Restores database consistency after site/network failures.


TYPES OF DISTRIBUTED DATABASES

Distributed databases are classified into two main types:


⭐ 1. Homogeneous Distributed Database

All sites use:

✔ Same DBMS
✔ Same OS
✔ Same data model
✔ Same query language

✔ Advantages:

  • Easy communication
  • Simplified query processing
  • Uniform environment

✔ Example:

All branches use MySQL servers connected over network.

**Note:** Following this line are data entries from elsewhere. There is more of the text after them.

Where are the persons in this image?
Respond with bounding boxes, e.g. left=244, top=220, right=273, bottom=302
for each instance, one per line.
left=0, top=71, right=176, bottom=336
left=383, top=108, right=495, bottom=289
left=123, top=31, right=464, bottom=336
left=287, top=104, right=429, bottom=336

⭐ 2. Heterogeneous Distributed Database

Sites use:

✔ Different DBMS software (Oracle + MySQL + SQL Server)
✔ Different data models (Relational + Object DB)
✔ Different OS

✔ Advantages:

  • Flexibility in using best DBMS for each site
  • Integrates pre-existing systems

✔ Challenges:

  • Query translation
  • Schema mismatches
  • Data conversion issues

DISTRIBUTION STRATEGIES

A DDBMS can distribute data using:


✔ 1. Fragmentation

Data is divided into smaller parts:

a. Horizontal Fragmentation

Rows are partitioned across sites.

b. Vertical Fragmentation

Columns are partitioned.

c. Hybrid Fragmentation

Combination of both.


✔ 2. Replication

Multiple copies of the same data stored at different sites.

Benefits:

  • High availability
  • Faster local access

Types:

  • Full Replication
  • Partial Replication
  • No Replication

✔ 3. Allocation

Deciding which site should store which fragment or replica.


ADVANTAGES OF DISTRIBUTED DATABASES

✔ 1. Reliability & Availability

One site failure doesn’t affect the system.

✔ 2. Faster Response

Local data means quicker access.

✔ 3. Scalability

Easily add new sites.

✔ 4. Lower Communication Cost

Remote data transfer is minimized.

✔ 5. Local Autonomy

Each site controls its own operations.


CHALLENGES OF DISTRIBUTED DATABASES

✔ 1. Complex Query Processing

Must fetch and join data from multiple sites.

✔ 2. Distributed Concurrency Control

Managing locks across sites is difficult.

✔ 3. Distributed Deadlocks

Deadlocks can occur across nodes.

✔ 4. Distributed Recovery

Handling site/network failures becomes complex.

✔ 5. Security Issues

Multiple sites → more points of attack.

✔ 6. High Initial Setup Cost

Network, hardware, synchronization, policies.


DISTRIBUTED DBMS ARCHITECTURE (Components)

A DDBMS contains:

✔ Local DBMS at each site
✔ Communication manager
✔ Distributed transaction manager
✔ Distributed concurrency control
✔ Distributed query processor
✔ Global schema & metadata
✔ Directory (data location information)
✔ Global recovery manager


DISTRIBUTED TRANSACTIONS

Transactions may access multiple sites.

Needs protocols like:

  • Two-Phase Commit (2PC)
  • Three-Phase Commit (3PC)

These ensure atomicity across multiple machines.


Perfect 5–6 Mark Short Answer

A Distributed Database System stores data across multiple sites connected through a network while presenting it to users as a single unified database. Distributed databases improve reliability, performance, scalability, and local access efficiency. They support data fragmentation, replication, distributed query execution, and distributed transaction management. However, they also introduce complexity in concurrency control, deadlock handling, recovery, and security.